Listening to Nina Simone sing those words, three days after Martin Luther King, Jr was assassinated in Memphis, it is impossible not to be moved. His funeral was held in Atlanta, Georgia the following week - Holy Week 1968 - days after the remembrance of another riding into the city thronged with supporters.

Dying for a cause makes us squeamish today. Rational, reasonable debate, the occasional strongly-worded email, that is all we need to make sure that our cause flourishes. Martyrs are medieval and best consigned to the history books. Risking life and limb is a sign of lunacy or recklessness, not belief, in our risk-assessed age.
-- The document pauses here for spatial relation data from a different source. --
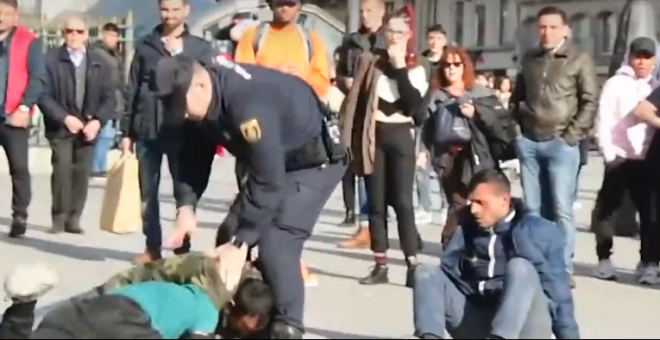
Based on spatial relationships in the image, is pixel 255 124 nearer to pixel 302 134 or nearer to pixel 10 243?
pixel 302 134

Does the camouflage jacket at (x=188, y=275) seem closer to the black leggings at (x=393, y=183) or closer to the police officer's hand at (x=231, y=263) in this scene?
the police officer's hand at (x=231, y=263)

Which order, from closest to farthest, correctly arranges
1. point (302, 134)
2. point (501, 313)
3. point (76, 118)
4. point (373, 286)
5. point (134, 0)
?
1. point (501, 313)
2. point (302, 134)
3. point (373, 286)
4. point (76, 118)
5. point (134, 0)

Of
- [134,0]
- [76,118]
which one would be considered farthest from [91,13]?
[76,118]

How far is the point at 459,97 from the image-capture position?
9.65 metres

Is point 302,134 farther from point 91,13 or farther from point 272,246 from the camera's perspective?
point 91,13

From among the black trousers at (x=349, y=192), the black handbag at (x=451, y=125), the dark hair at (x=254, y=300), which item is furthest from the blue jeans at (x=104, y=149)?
the dark hair at (x=254, y=300)

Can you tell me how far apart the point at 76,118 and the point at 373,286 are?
3876mm

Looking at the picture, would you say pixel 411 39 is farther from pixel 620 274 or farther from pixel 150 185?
pixel 620 274

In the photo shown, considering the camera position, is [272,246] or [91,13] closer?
[272,246]

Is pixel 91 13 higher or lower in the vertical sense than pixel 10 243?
higher

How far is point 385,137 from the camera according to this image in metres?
8.95

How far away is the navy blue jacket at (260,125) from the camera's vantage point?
593cm

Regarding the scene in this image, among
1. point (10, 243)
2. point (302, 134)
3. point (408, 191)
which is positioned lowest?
point (10, 243)

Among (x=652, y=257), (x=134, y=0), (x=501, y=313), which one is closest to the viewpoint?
(x=501, y=313)
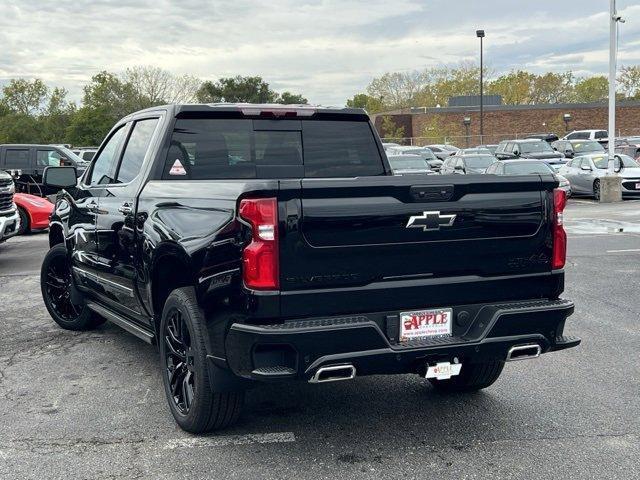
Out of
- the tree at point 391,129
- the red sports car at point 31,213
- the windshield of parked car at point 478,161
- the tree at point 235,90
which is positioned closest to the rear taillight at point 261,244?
the red sports car at point 31,213

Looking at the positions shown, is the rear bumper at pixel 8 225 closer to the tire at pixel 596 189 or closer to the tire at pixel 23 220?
the tire at pixel 23 220

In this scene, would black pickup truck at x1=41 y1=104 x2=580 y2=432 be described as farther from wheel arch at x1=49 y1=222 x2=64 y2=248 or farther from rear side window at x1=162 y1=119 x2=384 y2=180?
wheel arch at x1=49 y1=222 x2=64 y2=248

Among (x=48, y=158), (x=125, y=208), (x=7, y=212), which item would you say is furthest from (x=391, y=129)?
(x=125, y=208)

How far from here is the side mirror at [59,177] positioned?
7062 mm

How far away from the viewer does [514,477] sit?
12.9 ft

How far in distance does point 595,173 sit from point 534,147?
21.4 ft

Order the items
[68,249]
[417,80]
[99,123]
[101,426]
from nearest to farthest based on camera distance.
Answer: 1. [101,426]
2. [68,249]
3. [99,123]
4. [417,80]

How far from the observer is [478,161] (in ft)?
89.6

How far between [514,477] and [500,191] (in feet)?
5.01

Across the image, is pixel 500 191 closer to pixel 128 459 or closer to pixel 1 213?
pixel 128 459

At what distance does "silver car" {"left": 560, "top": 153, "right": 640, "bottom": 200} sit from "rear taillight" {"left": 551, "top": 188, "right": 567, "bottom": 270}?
2052cm

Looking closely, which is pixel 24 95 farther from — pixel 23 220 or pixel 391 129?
pixel 23 220

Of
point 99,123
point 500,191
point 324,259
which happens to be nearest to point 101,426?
point 324,259

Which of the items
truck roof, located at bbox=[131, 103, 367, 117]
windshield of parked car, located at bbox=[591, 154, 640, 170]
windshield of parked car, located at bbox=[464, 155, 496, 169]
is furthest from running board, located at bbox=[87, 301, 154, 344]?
windshield of parked car, located at bbox=[464, 155, 496, 169]
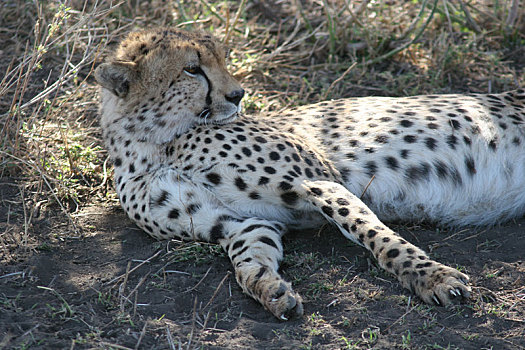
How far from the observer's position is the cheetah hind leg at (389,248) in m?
2.60

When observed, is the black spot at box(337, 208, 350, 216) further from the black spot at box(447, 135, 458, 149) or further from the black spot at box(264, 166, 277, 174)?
the black spot at box(447, 135, 458, 149)

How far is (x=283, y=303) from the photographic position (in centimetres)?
257

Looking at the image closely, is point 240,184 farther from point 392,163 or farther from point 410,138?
point 410,138

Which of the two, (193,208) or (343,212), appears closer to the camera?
(343,212)

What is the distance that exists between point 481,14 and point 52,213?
359 cm

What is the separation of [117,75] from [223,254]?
1028 millimetres

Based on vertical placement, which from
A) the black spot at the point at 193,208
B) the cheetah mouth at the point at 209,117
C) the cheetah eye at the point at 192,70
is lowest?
the black spot at the point at 193,208

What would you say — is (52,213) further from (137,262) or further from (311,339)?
(311,339)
Yet martyrdom is the cost of any attempt to bring change to a violent world. Loss of reputation, status, or earnings, exclusion, bullying, harassment, intimidation and physical and psychological violence are the tactics deployed in order to maintain the mantra of the institutional status quo: 'this is as good as it gets!' MLK knew that the chances of a long and happy retirement were slim, or only possible if he withdrew from the fight altogether and settled for the crumbs from the Establishment's table. He knew that change was possible, but always resisted and never inevitable. Since the status quo always serves the interests of the most powerful, they will exert force to maintain it: that is the story of Holy Week.

Fifty years on, we get a chance to reflect on the legacy of a young Baptist preacher from Georgia. Despite his searing analysis of the futility of violence, martyrs continue to be made each and every day. in 2017, 445 people died as a result of homophobic violence in Brazil alone. In 2016, 5,600,000 children under five years old died from malnutrition, violence and disease, much of it preventable. 85,000 women are raped every year in England and Wales. In the last three months, 47 people have been murdered in London.
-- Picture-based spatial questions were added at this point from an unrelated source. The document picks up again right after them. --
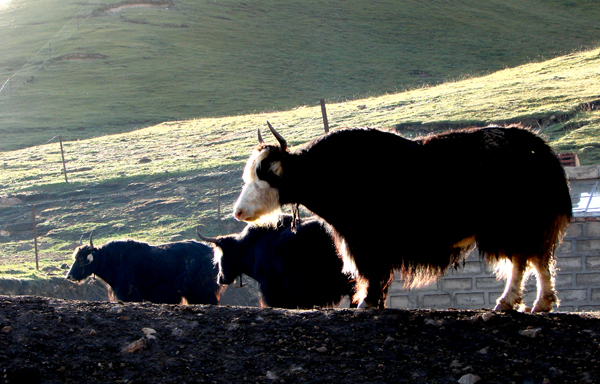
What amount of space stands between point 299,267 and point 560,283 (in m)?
4.79

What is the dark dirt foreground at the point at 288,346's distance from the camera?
2.90 metres

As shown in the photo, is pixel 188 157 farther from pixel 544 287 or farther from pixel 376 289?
pixel 544 287

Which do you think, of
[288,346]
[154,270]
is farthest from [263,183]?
[154,270]

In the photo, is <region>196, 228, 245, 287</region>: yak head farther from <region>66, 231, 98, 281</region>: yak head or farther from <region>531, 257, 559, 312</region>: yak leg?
<region>531, 257, 559, 312</region>: yak leg

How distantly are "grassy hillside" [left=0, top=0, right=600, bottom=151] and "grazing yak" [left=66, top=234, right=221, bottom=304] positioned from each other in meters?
19.9

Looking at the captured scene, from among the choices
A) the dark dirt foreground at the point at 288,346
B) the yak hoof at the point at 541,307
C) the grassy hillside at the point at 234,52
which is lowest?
the yak hoof at the point at 541,307

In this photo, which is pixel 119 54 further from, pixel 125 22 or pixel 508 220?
pixel 508 220

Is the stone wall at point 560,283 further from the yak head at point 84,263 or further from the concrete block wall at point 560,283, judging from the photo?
the yak head at point 84,263

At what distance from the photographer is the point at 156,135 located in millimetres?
24297

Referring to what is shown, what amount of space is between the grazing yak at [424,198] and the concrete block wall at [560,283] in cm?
462

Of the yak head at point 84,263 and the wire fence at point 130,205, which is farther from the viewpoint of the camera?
the wire fence at point 130,205

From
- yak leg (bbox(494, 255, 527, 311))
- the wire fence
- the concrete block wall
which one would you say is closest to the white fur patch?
yak leg (bbox(494, 255, 527, 311))

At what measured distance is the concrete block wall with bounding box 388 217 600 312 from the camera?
338 inches


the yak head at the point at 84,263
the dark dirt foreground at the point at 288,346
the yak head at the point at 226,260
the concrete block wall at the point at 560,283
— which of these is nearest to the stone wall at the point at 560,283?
the concrete block wall at the point at 560,283
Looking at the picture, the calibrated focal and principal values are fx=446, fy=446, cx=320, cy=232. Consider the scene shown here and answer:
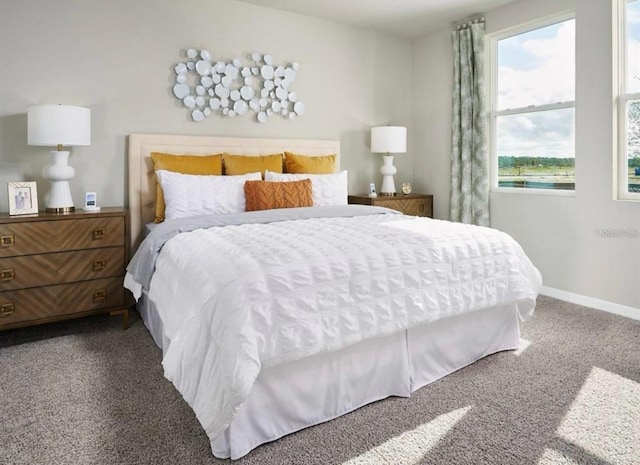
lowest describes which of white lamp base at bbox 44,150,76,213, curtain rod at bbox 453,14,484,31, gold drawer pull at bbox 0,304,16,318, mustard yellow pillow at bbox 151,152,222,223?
gold drawer pull at bbox 0,304,16,318

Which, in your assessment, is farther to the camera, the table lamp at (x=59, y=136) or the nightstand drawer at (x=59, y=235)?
the table lamp at (x=59, y=136)

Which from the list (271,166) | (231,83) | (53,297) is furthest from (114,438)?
(231,83)

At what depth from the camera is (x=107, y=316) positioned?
343 centimetres

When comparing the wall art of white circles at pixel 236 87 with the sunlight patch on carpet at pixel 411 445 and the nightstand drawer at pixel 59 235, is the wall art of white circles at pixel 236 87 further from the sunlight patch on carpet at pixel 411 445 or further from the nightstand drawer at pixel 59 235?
the sunlight patch on carpet at pixel 411 445

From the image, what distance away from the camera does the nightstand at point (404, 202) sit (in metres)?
4.31

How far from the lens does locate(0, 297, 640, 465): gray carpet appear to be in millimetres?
1721

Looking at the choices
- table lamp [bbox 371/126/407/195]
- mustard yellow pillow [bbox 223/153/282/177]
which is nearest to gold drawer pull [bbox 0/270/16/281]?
mustard yellow pillow [bbox 223/153/282/177]

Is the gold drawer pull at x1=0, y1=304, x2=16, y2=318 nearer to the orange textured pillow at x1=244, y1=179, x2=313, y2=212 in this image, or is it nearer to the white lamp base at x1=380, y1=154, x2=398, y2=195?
the orange textured pillow at x1=244, y1=179, x2=313, y2=212

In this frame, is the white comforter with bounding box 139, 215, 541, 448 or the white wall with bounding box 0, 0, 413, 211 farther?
the white wall with bounding box 0, 0, 413, 211

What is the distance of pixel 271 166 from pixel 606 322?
284 centimetres

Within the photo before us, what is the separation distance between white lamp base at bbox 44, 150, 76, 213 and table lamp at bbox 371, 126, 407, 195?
2.77 metres

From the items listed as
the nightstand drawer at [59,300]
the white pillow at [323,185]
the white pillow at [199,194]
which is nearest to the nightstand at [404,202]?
the white pillow at [323,185]

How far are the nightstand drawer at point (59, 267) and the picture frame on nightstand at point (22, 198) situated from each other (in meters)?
0.34

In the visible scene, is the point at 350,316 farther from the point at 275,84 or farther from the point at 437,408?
the point at 275,84
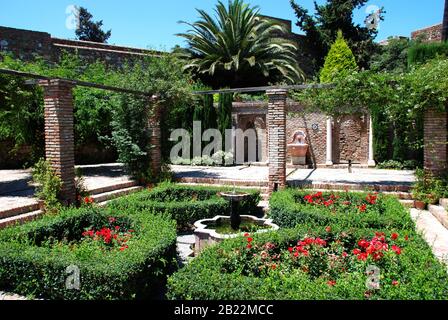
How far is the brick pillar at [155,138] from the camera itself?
11.0m

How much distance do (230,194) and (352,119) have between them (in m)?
10.7

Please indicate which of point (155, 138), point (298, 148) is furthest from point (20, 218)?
point (298, 148)

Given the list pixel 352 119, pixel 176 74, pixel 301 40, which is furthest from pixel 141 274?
pixel 301 40

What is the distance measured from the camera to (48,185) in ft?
24.8

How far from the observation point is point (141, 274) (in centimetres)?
413

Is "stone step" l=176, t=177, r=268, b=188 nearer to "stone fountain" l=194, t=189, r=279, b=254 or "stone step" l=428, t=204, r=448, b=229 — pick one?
"stone fountain" l=194, t=189, r=279, b=254

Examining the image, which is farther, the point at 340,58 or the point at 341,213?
the point at 340,58

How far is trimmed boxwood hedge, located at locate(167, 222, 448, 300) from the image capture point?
3285mm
Each of these lives is a witness against a world that promulgates the false doctrine of 'might is right'. Every unnamed infant is a testimony against the avarice of global capital that allows the 1% to believe our status does no harm to the other 99%. The blood of each condemns any and all who are tempted to believe in the necessity or utility of violence.

Non-violence is neither a dream nor a luxury in a violent world; it is a choice made each day in the face of provocation and temptation. It is an act of love and an act of hope - a belief that what we do today makes a better tomorrow.